Dienstag, 17. Oktober 2017

Schlanke Bauprozesse

Schlanke Bau-Prozesse
In der Bauwirtschaft schlummern enorme Potenziale bezüglich der Prozessabläufe und der Zusammenarbeit zwischen Planern, Konstrukteuren, Kaufleuten und Dienstleistern. Dies zeigen erste Ergebnisse der von Fraunhofer Italia und dem Fraunhofer IAO aktuell durchgeführten Studie "Schlanke Prozesse in Baunetzwerken".

Fraunhofer-Studie ermittelt Potenziale für eine zukunftsfähige Baubranche

Die Bauwirtschaft steht zu Beginn des 21. Jahrhunderts vor großen Herausforderungen. Die rasanten technologischen Entwicklungen und die ständig steigenden Anforderungen an Gebäude und Architektur werden in Zukunft zu wesentlichen Veränderungen in allen Bereichen der Wertschöpfungskette beim Planen und Bauen führen.
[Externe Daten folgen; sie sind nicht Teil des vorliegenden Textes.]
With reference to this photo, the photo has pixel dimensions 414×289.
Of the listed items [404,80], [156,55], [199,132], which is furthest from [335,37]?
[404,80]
Diese Entwicklung wird auch Design- und Konstruktionsprozesse betreffen, die den gesamten Gebäudelebenszyklus beeinflussen.

Um zukünftige Forschungsarbeiten in diese Richtung voranzutreiben, hat Fraunhofer Italia in Zusammenarbeit mit dem Fraunhofer IAO eine breit angelegte Umfrage gestartet, an der bislang über 600 am Bau beteiligte Personen teilgenommen haben. Über 30 Prozent davon sind unzufrieden mit ihren Prozessen und über drei Viertel der Befragten bewerten das Einsparpotenzial durch Prozessoptimierungen im zweistelligen Prozentbereich.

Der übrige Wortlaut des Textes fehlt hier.